The Awakened Life: A Zen Meditation

The Awakened Life: A Zen Meditation September 9, 2017

Christ of the Breadlines

 

 

Sit, be still, and listen,
because you’re drunk
and we’re at
the edge of the roof.

Jalaluddin Rumi

My mind and, well, rather more, my heart has been wandering into the mysteries of awakening. In Zen the deal isn’t all that complicated, at least, as it is written down. The whole thing is captured in the Heart Sutra in the line “form is emptiness, emptiness is form.” If that seems oblique, there’s another line, “form is exactly emptiness, emptiness is exactly form.”

It doesn’t take a whole lot of unpacking. Form is the phenomenal world in which we live, the great play of cause and effect, where you and I and all things rise and fall within that play of things. Empty points first to the fact none of these things, not the individual things like you and me, or rocks or stars have any special essence about them. Things are moments. Things are verbs. Things, that is, again, you and me, we are boundless, we are the cosmos itself. Or, rather a momentary coalescing of the cosmos itself.

We all experience the hum of the universe in its great play. But, we normally experience it as hurt, as pain, as longing, and as anxiety. We experience the hum of the universe as hurt because we cling to the things of the world, like ourselves, like our loved ones. Whatever stories we spin about how things are not as they are, but rather we and those we love will be the exceptions, and will not pass away, are put to the lie by everything that we can see going on around us.

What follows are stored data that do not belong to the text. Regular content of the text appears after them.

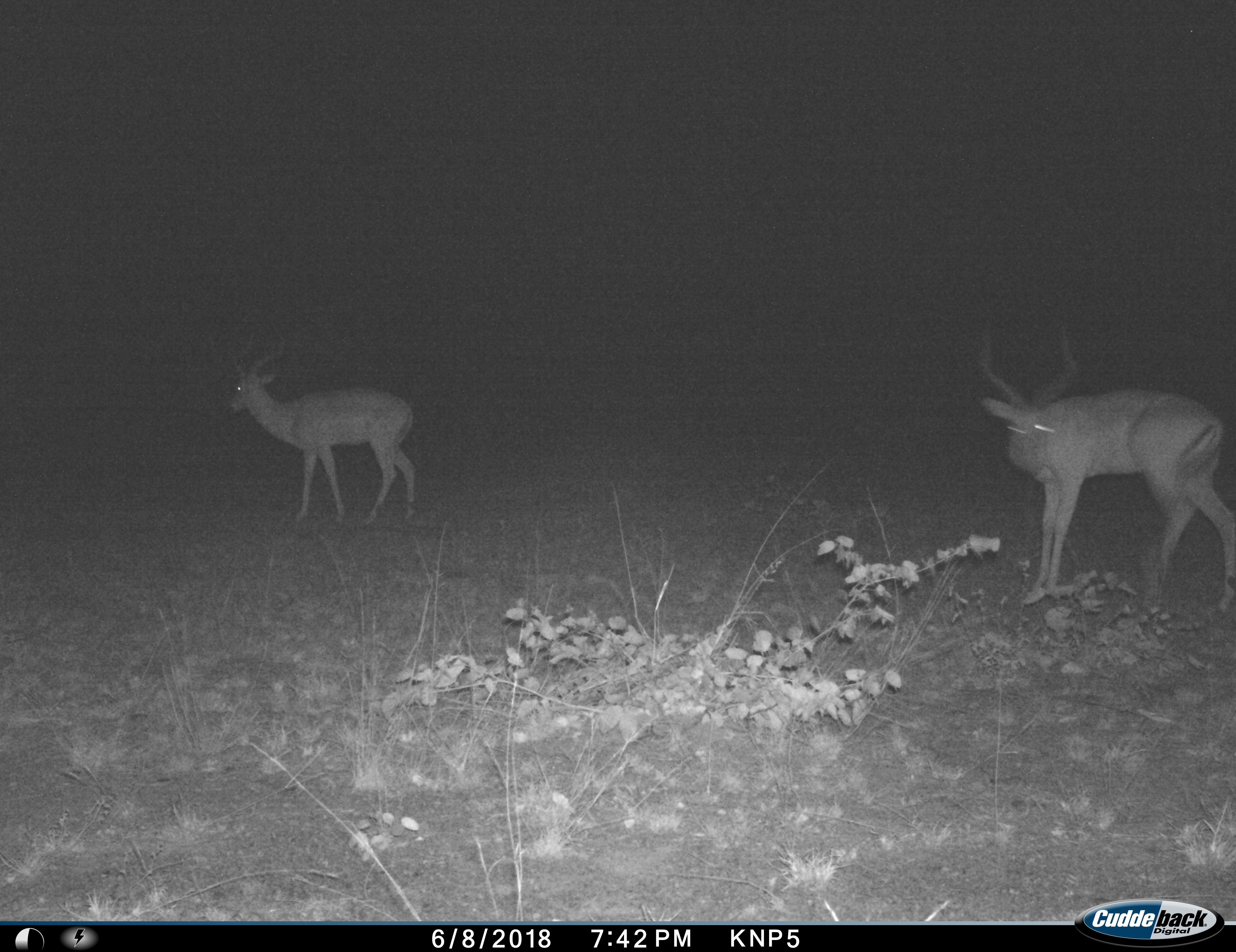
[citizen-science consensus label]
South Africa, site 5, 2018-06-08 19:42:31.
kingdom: Animalia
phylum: Chordata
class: Mammalia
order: Artiodactyla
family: Bovidae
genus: Aepyceros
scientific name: Aepyceros melampus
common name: impala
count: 2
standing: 60%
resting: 0%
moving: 40%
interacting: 0%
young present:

The project of Zen is awakening. It is experiencing the reality of the play of the universe without a veneer of self-deception.

The American Buddhist poet Jane Hirschield describes it deliciously, and without any extras.

Zen pretty much comes down to three things — everything changes; everything is connected; pay attention.

Of course, this awakening isn’t something that Zen, or Buddhism, or religion owns. This Zen path just has seen the issue a bit more clearly than most and found particularly skillful ways, technologies of the spirit, if you will, to deal with it. But others can describe it and the process. And do. For instance the American Unitarian Universalist poet Mary Oliver sings the heart of the way to us.

“to live in this world
you must be able
to do three things
to love what is mortal;
to hold it

against your bones knowing
your own life depends on it;
and, when the time comes to let it go,
to let it go

What I like about Ms Oliver’s poem is that it points to something that people on this Zen Buddhist path often miss. There is a danger in the bare assertion that our hurt rises out of our grasping after that which is passing. The metaphor is that it is like trying to grab water with your hand. The problem is that it is in fact much messier than that image conveys.

“It” is the whole deal, the fact of our lives, the passingness of our lives, and, the intimate connections we experience every step along the way. In Buddhism just turning away from the things of this world of hurt can became quite seductive. And it is easy to find people who will tell you the trick is in fact in that very turning away. But, this isn’t the deal. Certainly, it is not the deal as I have experienced it. The Japanese Buddhist poet, Kobayashi Issa, wrote a poem at the death of his child.

The world of dew
is the world of dew.
And yet, and yet–

The path is not found in turning away. It is found in seeing through and acting from that place of transparency, as one master said, “taking up the reins with empty hands.”

When we see into our empty hearts, we don’t see something dead, coals and ashes. Rather in seeing through we experience a world of intimacy. We still have that experience of a hum. And we know it is all passing. And there is always some sense of sadness with that knowing. But, it also everything becomes more precious, more luminous. It is alive. It is mysterious. It is at once terrible and so beautiful.

We open our eyes and our hearts and we find the Zen teachings in that Medieval Dominican, Meister Eckhart’s words.

The eye with which I see God is the same with which God sees me. My eye and God’s eye is one eye, and one sight, and one knowledge, and one love.”

The awakened life is one of care and attention. It is meeting the moment fully. And it is letting go of the next thing. At least until the next thing arises.

And so in Zen the great exemplar is the bodhisattva, the one who sees the hurts of the world, the one who hears the cries of the world. And then in that seeing, with that hearing, reaches out. The play of the universe becomes the play of love, the hum of motion becomes the song eternal. And so the various paths, Zen, Buddhist, Christian, Hindu, Jew, Muslim, all point, and if not turned into dead letters, but fully seen through, then a world of grace opens for us.

The world is on fire. No doubt. We are as Rumi sang to us, drunk and at the edge of a roof. Hatred, grasping, and endless certainties are poisoning the world. We need to sober up. We need clarity, and generosity, and far ranging curiosity.

The way of awakening  is a response to the call of loving hearts. It is seeing this burning world, and not turning away. It is finding the hurt and looking to help.

Sit, be still, notice. And then in that noticing, get up, and help out.

Our awakening is an invitation to a great feast, where no one is turned away.

And God is found in the breaking of bread.